3.4. Identification and Traceability Techniques for Counterfeit Liquor

The use of NIR spectroscopy technology combined with chemometrics has been outstanding in the authentication and tracing of wine. By collecting NIR spectral data from counterfeit wines and applying models such as PLSR, LDA, ANN, and RF, researchers have successfully constructed a high-precision identification system with an accuracy rate often more than 95%. Su et al. [66] constructed a wine traceability model based on phenolics and FTIR spectroscopy, and the LDA and ANN outperformed the PLS-DA and RF. Machyňáková et al. [67] achieved a 100% accurate classification of Slovakian wines using the DD-SIMCA model, with good predictive performance shown by the PLS model (R2 = 0.95, RMSEP = 0.44). Harris et al. [68] analyzed closed bottles of wine by NIR and accurately predicted the vintage year (97.2%) and organoleptic characteristics (R = 0.95). Yu et al. [69] used NIR, RBFNN and LS-SVM to identify wines of different varieties. It was found that the RBFNN model with SNV preprocessing and the LS-SVM model with MSC preprocessing achieved a classification accuracy of 98.36%. However, advanced algorithms such as random forest and deep learning were not included in the performance comparison, and the optimality of the models has not been verified.
For white wine, Han et al. [70] investigated the feasibility of using FT-NIR for the rapid determination of ethyl valerate in Chinese Baijiu. A calibration model for the prediction of ethyl valerate content was established using partial least squares, and the results yielded values of R2 = 0.964 and RMSEP = 0.023 g/L. Miao et al. [19] fused UV, NIR and multidirectional fluorescence spectra, and combined them with intermediate data fusion techniques to achieve a nearly 100% accurate identification of white wine. Zong et al. [71] detected the year of the base wine based on LSSVM and the grade, but the R2 was low (56.72%, 58.17%), leaving room for optimization. Gonzalez et al. [72,73] successfully classified 85% of the fermentation types using ANN models based on NIR spectroscopy to predict the pH and alcohol content of beer. Hu et al. [74] utilized benchtop and micro NIR to identify the origin of yellow wine with 100% accuracy. Peng et al. [75] combined FA and PLS models to detect the adulteration of glutinous rice in yellow wine, and the R2 was over 98%. Jakubíková et al. [76] explored the feasibility of using Synchronous Fluorescence Spectroscopy (SFS), UV-Vis and NIR combined with chemometrics to identify plum brandy from different varietal origins, demonstrating its potential in spite of the limited prediction accuracy (66%). Overall, spectroscopy combined with modeling methods is effective in improving the efficiency of the authenticity identification and tracing of alcohol, but the portability of the equipment, the online monitoring capacity and the model generalization ability still need to be improved. Table 2 below shows the application of NIR spectroscopy in the identification and tracing of alcohol products.
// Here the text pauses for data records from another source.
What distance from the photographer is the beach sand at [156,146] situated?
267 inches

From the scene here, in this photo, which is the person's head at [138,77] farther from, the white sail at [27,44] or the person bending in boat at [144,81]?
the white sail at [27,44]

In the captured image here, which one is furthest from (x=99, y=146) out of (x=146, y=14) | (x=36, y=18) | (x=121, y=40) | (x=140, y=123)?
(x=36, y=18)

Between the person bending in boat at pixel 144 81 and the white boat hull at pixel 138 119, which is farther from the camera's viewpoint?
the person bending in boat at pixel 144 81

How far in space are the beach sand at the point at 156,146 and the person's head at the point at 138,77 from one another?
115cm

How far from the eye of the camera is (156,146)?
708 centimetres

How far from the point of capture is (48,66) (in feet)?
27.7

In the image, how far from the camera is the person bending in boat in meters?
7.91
3.5. Methods for the Dynamic Monitoring of Quality Changes in the Aging Process

NIR spectroscopy combined with chemometrics techniques provides a powerful tool for the real-time monitoring of quality changes during wine storage and fermentation. By regularly collecting spectra and applying methods such as PCA and PLS, dynamic changes in alcohol content, phenolics, and other components can be accurately tracked, and future quality trends can be predicted via combination with machine learning models. Littarru et al. [77] employed near-infrared spectroscopy and electronic nose modeling to accurately predict the contents of polyphenols, anthocyanins, glucose and fructose in wine. Alfieri et al. [78] showed that low-cost near-infrared equipment can monitor phenolic compound extraction during wine fermentation via real-time, non-destructive measurements. While less predictive than commercial FT-NIR systems, the prototype exhibited good accuracy and could offer an economically efficient alternative for wineries desiring cost-effective phenolic analysis after optimization. Vann et al. [79] used near-infrared online monitoring technology to monitor the fermentation indicators TCC (total cell concentration), SG (specific gravity), FAN (free amino nitrogen) and % V-1 (volume percentage) in beer in real time, so as to support the implementation of feedforward control strategies, and thus regulate yeast inoculum usage and improve fermentation stability. Hua [80] and Wang [81], among others, demonstrated that FT-NIR, in combination with iPLS or PLSR, can rapidly predict the polyphenol, residual sugar, and alcohol concentrations in fruit wine (Kiwi wine) fermentation, but many studies still lack comprehensive considerations of other key indicators.
Kasemsumran et al. [82] investigated the classification of fermentation anomalies in pineapple wine using MIR and NIR (Figure 5A). Sartor et al. [83] explored the effects of mannoproteins on the evolution of quality in rosé sparkling wine during the aging process of the mash, assessing the effect of NIR and Raman spectroscopy. The dynamic changes in polyphenolics, organic acids, and macro/trace elements were evaluated, demonstrating the potential of vibrational spectroscopic processing (Figure 5B). Aleixandre et al. [84] evaluated the efficacy of the FT-NIR technique in the quantitative analysis of phenolic compounds in wine using FT-NIR. The study showed that the relative performance diagnostic (RPD) values of the FT-NIR technique when used on five phenolic compounds, including monomeric condensed tannins (MCPs) and total phenolic indices (TPIs), were greater than 3, suggesting that the technique is suitable for real-time monitoring. Hu et al. [85], on the other hand, classified Cabernet Sauvignon wines from different production regions by means of near-infrared and mid-infrared spectroscopy, and the application of this technique not only helped to improve the storage quality of wine products but also offers novel approaches to the sustainable development of the wine industry. In summary, Table 3 shows the application of NIR spectroscopy in monitoring different alcohol products during storage.
Figure 5. (A) NIR for the monitoring and classification of the fermentation process of pineapple wine [82]. (B) NIR for monitoring the aging process of rosé sparkling wine [83].
Figure 5. (A) NIR for the monitoring and classification of the fermentation process of pineapple wine [82]. (B) NIR for monitoring the aging process of rosé sparkling wine [83].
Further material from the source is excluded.